- _Aim_:
Every line from the one containing "How far is the painted" to the final line of the material below must be reproduced exactly; leave out all other lines.

---- The input

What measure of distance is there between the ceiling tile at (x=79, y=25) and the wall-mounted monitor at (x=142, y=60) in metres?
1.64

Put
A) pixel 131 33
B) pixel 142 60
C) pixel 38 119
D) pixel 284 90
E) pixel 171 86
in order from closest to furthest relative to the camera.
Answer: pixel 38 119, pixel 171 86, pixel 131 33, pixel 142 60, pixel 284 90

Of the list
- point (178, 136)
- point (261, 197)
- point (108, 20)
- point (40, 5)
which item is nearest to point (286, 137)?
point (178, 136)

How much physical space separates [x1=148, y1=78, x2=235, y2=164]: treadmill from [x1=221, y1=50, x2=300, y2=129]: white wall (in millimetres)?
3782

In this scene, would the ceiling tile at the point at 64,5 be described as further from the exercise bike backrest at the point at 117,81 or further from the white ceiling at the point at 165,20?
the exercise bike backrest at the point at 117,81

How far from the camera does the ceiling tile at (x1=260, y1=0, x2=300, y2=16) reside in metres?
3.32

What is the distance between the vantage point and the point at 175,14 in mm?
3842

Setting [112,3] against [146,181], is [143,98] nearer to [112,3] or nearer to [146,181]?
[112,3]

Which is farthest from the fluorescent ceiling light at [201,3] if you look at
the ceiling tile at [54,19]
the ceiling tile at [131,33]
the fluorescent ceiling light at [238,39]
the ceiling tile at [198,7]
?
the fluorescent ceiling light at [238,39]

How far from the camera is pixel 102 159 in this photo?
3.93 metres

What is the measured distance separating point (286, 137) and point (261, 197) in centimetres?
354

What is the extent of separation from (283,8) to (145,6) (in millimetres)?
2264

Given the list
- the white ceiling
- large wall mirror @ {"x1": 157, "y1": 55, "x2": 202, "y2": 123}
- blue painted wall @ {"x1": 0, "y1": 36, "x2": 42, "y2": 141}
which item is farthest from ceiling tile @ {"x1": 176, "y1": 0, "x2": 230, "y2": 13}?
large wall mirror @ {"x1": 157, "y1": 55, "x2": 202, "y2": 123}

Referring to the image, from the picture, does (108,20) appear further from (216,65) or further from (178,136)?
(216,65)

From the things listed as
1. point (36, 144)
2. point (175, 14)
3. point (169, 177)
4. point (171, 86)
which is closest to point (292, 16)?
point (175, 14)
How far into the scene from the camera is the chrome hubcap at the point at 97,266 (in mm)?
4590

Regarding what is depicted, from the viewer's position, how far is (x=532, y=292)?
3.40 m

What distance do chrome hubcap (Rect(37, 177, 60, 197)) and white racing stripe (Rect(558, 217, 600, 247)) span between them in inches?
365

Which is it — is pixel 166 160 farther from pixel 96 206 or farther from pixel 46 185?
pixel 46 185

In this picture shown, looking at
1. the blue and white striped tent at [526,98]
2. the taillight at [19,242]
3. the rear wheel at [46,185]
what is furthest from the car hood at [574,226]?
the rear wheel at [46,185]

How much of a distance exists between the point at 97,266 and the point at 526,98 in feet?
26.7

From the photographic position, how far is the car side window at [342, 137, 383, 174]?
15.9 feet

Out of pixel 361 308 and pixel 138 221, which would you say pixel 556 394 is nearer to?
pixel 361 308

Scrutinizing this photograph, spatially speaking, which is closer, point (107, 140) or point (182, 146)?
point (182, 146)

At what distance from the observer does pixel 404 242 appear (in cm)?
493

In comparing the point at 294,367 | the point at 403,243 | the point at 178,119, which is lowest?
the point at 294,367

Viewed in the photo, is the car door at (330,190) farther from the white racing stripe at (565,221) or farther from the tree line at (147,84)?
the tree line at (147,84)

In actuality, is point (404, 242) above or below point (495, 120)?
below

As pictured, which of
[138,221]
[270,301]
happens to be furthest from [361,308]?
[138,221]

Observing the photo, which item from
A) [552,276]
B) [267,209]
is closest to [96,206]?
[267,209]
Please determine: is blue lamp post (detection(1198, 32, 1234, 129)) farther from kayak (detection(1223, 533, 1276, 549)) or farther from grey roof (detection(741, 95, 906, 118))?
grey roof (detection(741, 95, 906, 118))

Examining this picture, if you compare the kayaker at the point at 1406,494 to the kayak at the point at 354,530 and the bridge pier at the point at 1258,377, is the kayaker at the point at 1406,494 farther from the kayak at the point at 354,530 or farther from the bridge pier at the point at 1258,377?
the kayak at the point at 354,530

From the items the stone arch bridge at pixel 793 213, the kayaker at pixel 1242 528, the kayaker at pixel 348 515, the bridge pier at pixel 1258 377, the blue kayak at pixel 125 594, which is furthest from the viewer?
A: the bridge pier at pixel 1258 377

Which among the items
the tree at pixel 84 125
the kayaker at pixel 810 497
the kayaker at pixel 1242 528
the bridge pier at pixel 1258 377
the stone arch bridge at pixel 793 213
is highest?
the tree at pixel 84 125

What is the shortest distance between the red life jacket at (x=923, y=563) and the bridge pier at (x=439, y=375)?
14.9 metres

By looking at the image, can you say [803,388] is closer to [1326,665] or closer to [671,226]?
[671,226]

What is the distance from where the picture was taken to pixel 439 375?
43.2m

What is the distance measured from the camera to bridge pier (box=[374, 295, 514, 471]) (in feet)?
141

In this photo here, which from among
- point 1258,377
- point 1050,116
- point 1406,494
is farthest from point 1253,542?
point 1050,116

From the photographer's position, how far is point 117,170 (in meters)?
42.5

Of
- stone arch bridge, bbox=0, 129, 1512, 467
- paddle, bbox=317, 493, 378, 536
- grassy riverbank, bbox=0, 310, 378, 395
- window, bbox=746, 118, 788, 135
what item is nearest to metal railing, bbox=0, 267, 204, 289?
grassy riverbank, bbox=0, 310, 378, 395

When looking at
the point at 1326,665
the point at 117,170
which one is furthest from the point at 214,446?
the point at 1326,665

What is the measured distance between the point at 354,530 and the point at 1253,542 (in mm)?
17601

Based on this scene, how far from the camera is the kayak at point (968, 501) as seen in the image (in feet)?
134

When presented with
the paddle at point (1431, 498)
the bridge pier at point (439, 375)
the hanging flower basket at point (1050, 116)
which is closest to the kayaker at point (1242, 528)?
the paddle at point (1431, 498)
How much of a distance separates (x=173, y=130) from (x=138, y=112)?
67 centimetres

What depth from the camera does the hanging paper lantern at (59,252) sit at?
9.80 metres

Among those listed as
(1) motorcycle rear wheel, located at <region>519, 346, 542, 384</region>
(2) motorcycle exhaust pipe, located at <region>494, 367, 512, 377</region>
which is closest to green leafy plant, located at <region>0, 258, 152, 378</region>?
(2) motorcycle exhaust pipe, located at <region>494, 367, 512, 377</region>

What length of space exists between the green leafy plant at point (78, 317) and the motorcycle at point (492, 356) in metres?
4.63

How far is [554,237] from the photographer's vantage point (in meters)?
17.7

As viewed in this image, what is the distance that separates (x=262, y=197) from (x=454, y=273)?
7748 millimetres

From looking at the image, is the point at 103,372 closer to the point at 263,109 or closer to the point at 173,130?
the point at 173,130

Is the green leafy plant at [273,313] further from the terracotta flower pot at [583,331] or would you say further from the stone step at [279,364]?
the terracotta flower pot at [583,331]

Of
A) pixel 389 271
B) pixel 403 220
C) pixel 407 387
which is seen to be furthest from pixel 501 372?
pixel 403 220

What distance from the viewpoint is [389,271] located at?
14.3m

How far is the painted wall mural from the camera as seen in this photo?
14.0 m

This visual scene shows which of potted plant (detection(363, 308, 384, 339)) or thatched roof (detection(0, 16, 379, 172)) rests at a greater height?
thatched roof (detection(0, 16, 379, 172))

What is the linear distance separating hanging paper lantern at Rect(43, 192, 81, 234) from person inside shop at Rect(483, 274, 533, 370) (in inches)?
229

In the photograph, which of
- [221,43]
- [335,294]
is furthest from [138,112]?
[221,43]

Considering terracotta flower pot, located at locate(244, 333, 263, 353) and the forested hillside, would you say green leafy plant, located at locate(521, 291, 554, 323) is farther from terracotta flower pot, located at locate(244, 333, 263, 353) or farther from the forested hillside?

--------

- _Correct response_:
How far is the painted wall mural from the camera as seen in this photo?
14.0 m

This visual scene shows which of potted plant (detection(363, 308, 384, 339)) or thatched roof (detection(0, 16, 379, 172)) rests at a greater height?
thatched roof (detection(0, 16, 379, 172))

What is the linear distance separating hanging paper lantern at Rect(43, 192, 81, 234) from person inside shop at Rect(483, 274, 533, 370) (in inches)?
229

In the photograph, which of
- [221,43]
- [335,294]
is furthest from [138,112]?
[221,43]

Considering terracotta flower pot, located at locate(244, 333, 263, 353) and the forested hillside, would you say green leafy plant, located at locate(521, 291, 554, 323) is farther from terracotta flower pot, located at locate(244, 333, 263, 353) or farther from the forested hillside?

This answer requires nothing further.